── Texte à analyser

L'été 2017 nous a offert deux films LGBT sur grand écrans. Le Tom Of Finland de Karukoski et 120 Battements Par Minute de Campillo.
J'ai déjà fait part sur Twitter de mes réserves quant au premier à cause du déséquilibre de sa structure qui focalise davantage sur les années militaires de Touko Laaksonen pour se contenter d'effleurer le reste avec des ellipses bien frustrantes. Si la peinture de la condition homosexuelle de cette époque est plutôt réussie, ce biopic pêche au final par des lacunes intimes sur son personnage principal. Mais là n'est pas le sujet de ce papier...

 

Avant-Première 120 Battements par Minute

Avant-Première 120 Battements par Minute

L'autre film Rainbow de l'été donc, 120 Battements Par Minute, une peinture du militantisme d'Act-Up et les premières luttes des années Sida qui a enthousiasmé le Festival de Cannes au point de recevoir son Grand Prix du Jury.
21 Août, grande salle de l'UGC des Halles, avant-première, des conditions idéales pour recevoir ce film sans être conditionné par l'avis d'autrui. Robin Campillo appelle et remercie les acteurs de son film, son émotion est palpable. Je suis callé dans mon siège prêt à recevoir ce film et la claque que je présume aller avec... Deux heures vingt plus tard, les lumières de la salle se rallument, retour de l'équipe du film sous une salve ininterrompue d'applaudissements. Je sais d'ores et déjà qu'il va me falloir laisser décanter tout ça pour pouvoir en parler. À ce moment précis, je n'ai de pensées que pour P., disparu en 1995, et bien évidement pour P. Sputnik...

────

| Exercices |
• a. Relevez dans la critique de film tous les noms propres qui désignent une plateforme, une organisation, un lieu ou un événement, sans compter les titres de films, les noms de personnes et les noms de prix.
• b. Poursuivez la critique de film à partir de sa dernière phrase, dans le même ton et à la première personne.

── Extrait des données

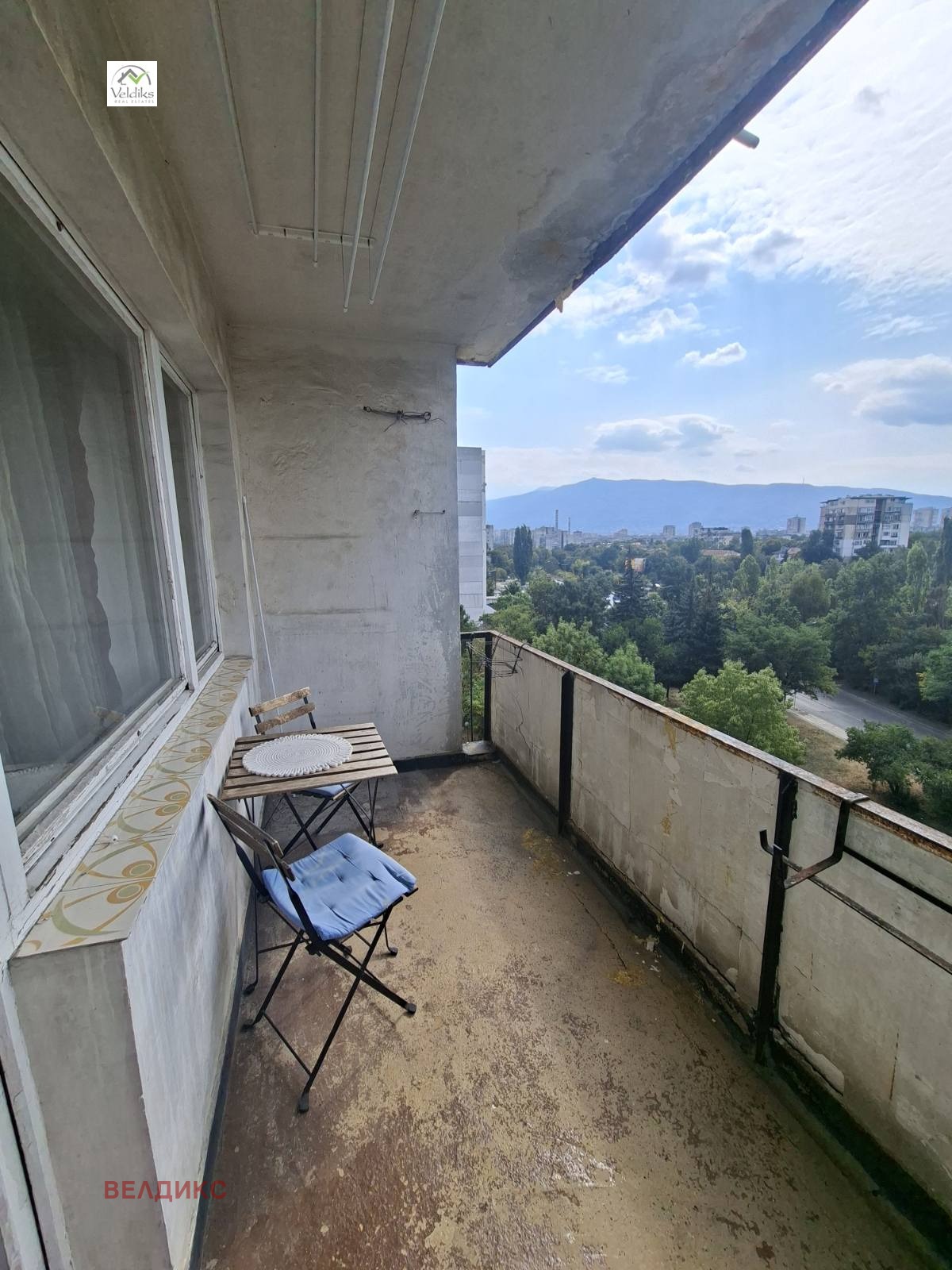 Дава под наем 3-СТАЕН, гр. София, Разсадника, снимка 4 - Апартаменти - 56177004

────

| Réponses par numéro |
• a. Twitter, Act-Up, Festival de Cannes, UGC des Halles

• b.
 
120BPM n'est pas le film que j'attendais mais en est-il "moins bon" pour autant ? J'ai d'abord été surpris par la juxtaposition du récit militant avec les actions d'Act-Up et la bluette romantique et funeste entre deux protagonistes. Mais dans le fond quand on y réfléchit bien, pourquoi le premier devrait exclure le second ?
Comme beaucoup, j'ai été désappointé par l'absence de marqueurs temporels précis. Même en ayant vécus certains faits (de loin... mon militantisme n'a hélas jamais été associatif) évoqués dans ce film, j'ai eu beaucoup de mal à reconstituer la timeline et à démêler le réel de la fiction. Avais-je 22 ou 26 ans à tel moment ? Peut-être revoir le film minutieusement en dvd me permettra d'évaluer avec plus de précision la chronologie. En fait, si comme Matoo j'aurais certainement apprécié un film hollywoodien à la Milk ou une fresque à la When We Rise, je reconnais que la forme proposée par Campillo est peut-être celle qui convient le mieux à Act-Up. Imagine-t-on Act-Up dans un cadre bien léché et formaté ?
Au final, le film n'en est certainement que plus organique et viscéral.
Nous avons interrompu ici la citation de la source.